### INSTRUCTIONS FOR THE TASK
Look for "<h1>Browser Helper Object" in the entries below. Then write out exactly the line that holds it and every line after it, to the last, and nothing else.

[Extracted data entries]
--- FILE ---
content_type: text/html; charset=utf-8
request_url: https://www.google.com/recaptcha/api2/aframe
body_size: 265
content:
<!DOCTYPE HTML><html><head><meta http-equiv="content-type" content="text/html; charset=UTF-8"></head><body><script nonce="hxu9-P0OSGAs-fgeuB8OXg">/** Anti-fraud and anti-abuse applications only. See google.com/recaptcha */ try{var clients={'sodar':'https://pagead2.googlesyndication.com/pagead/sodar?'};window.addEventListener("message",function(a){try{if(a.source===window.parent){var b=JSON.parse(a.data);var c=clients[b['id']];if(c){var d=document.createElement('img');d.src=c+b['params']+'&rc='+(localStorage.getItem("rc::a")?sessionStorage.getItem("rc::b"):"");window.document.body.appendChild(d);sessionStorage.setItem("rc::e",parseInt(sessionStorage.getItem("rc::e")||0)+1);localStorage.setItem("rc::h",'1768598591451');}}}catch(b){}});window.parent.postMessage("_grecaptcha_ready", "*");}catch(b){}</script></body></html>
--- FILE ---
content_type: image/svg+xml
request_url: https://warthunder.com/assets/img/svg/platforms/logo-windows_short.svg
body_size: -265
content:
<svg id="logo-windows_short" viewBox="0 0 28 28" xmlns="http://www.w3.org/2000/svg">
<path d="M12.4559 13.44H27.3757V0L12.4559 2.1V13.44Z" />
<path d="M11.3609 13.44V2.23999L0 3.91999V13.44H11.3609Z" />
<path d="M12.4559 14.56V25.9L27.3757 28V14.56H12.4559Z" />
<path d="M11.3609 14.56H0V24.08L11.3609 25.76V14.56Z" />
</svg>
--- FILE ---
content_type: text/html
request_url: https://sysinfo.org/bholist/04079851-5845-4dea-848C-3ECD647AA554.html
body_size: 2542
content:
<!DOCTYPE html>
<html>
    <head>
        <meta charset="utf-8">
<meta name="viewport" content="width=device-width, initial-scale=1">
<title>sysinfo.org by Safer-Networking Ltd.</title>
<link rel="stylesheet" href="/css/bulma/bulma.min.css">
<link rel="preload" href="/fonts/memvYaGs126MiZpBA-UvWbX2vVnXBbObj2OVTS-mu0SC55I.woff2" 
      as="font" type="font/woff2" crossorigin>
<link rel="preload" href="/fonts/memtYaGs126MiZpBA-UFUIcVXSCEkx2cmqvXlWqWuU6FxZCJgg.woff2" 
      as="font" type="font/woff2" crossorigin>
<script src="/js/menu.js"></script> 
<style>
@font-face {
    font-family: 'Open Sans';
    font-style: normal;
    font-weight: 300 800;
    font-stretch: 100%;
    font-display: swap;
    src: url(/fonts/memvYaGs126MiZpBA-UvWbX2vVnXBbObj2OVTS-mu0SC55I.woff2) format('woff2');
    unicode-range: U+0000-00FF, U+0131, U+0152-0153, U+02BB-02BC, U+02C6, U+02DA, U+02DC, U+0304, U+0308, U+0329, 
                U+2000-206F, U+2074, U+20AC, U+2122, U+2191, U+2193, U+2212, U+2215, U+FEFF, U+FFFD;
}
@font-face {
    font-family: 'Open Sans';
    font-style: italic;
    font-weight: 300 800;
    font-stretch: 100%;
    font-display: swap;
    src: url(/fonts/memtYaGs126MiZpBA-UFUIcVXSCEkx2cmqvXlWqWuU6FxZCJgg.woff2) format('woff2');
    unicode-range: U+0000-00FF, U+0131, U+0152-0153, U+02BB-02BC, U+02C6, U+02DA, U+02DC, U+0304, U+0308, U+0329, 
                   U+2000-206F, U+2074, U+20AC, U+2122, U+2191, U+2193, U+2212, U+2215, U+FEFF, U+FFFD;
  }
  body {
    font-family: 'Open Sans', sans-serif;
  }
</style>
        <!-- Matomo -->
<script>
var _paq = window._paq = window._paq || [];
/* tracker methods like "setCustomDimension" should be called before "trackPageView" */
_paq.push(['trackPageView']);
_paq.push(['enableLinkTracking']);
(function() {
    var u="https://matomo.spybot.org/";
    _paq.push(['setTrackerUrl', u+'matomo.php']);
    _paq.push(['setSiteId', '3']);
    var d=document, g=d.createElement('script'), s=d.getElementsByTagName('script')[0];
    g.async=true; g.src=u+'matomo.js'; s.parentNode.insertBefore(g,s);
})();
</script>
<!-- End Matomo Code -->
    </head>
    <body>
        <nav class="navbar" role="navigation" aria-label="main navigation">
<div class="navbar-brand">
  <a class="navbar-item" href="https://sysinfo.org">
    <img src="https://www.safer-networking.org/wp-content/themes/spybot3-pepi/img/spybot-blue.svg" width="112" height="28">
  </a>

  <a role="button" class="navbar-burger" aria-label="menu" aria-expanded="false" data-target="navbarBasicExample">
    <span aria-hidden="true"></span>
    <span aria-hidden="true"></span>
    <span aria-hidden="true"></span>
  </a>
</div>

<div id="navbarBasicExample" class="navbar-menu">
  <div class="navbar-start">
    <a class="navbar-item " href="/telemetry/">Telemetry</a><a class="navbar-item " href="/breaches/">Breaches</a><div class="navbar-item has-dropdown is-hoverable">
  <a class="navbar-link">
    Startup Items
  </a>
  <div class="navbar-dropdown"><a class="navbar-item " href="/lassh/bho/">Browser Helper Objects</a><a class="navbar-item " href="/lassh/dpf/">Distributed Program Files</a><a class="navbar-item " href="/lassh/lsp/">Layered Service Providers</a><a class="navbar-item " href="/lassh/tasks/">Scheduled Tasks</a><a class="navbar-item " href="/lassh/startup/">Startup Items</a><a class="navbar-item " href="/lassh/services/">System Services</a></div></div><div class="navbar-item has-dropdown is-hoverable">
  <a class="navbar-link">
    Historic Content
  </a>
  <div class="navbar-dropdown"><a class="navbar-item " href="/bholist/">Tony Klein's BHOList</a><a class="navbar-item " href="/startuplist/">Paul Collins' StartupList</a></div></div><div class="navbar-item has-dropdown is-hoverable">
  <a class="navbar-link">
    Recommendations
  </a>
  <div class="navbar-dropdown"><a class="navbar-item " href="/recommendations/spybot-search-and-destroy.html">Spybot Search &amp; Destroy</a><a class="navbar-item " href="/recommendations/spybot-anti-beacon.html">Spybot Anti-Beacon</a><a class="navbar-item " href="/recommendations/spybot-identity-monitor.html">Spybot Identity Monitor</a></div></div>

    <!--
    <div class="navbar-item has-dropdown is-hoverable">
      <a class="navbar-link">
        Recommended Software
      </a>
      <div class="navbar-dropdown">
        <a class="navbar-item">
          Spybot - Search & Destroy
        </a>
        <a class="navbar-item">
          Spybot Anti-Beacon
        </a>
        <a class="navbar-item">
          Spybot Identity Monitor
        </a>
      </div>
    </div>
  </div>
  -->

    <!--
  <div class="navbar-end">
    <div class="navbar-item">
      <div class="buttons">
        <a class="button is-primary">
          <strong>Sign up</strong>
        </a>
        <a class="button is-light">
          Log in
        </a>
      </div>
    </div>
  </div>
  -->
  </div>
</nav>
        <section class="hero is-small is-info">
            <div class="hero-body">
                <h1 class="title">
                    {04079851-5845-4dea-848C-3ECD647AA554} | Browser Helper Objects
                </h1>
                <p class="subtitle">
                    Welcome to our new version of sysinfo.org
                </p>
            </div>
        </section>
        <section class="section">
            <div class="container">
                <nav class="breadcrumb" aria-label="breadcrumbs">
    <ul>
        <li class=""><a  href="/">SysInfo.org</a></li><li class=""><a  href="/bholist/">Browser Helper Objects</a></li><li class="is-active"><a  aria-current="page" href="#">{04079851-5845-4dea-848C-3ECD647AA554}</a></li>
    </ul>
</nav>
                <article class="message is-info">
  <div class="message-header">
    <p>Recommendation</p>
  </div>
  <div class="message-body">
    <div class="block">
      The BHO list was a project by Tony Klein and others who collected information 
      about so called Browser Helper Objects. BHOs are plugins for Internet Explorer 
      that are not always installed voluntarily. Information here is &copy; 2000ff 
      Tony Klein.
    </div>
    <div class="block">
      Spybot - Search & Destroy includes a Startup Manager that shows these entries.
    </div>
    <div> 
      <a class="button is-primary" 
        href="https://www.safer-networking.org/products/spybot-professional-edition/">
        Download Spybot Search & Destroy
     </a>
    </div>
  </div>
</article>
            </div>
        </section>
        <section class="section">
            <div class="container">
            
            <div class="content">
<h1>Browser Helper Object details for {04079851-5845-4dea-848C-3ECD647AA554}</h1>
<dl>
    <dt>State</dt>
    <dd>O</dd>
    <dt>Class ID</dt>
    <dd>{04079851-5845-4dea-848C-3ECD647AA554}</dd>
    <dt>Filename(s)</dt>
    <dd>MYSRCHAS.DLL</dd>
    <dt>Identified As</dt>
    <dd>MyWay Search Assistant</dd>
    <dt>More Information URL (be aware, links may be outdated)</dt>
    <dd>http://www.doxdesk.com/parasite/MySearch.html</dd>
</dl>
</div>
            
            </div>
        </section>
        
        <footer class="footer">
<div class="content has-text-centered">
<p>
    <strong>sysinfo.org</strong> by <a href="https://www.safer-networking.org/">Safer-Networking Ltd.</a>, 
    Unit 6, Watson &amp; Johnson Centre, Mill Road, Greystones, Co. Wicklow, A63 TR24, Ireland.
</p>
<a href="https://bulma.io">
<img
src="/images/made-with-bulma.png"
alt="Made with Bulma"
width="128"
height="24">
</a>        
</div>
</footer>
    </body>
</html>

### EXERCISE ANSWER
<h1>Browser Helper Object details for {04079851-5845-4dea-848C-3ECD647AA554}</h1>
<dl>
    <dt>State</dt>
    <dd>O</dd>
    <dt>Class ID</dt>
    <dd>{04079851-5845-4dea-848C-3ECD647AA554}</dd>
    <dt>Filename(s)</dt>
    <dd>MYSRCHAS.DLL</dd>
    <dt>Identified As</dt>
    <dd>MyWay Search Assistant</dd>
    <dt>More Information URL (be aware, links may be outdated)</dt>
    <dd>http://www.doxdesk.com/parasite/MySearch.html</dd>
</dl>
</div>
            
            </div>
        </section>
        
        <footer class="footer">
<div class="content has-text-centered">
<p>
    <strong>sysinfo.org</strong> by <a href="https://www.safer-networking.org/">Safer-Networking Ltd.</a>, 
    Unit 6, Watson &amp; Johnson Centre, Mill Road, Greystones, Co. Wicklow, A63 TR24, Ireland.
</p>
<a href="https://bulma.io">
<img
src="/images/made-with-bulma.png"
alt="Made with Bulma"
width="128"
height="24">
</a>        
</div>
</footer>
    </body>
</html>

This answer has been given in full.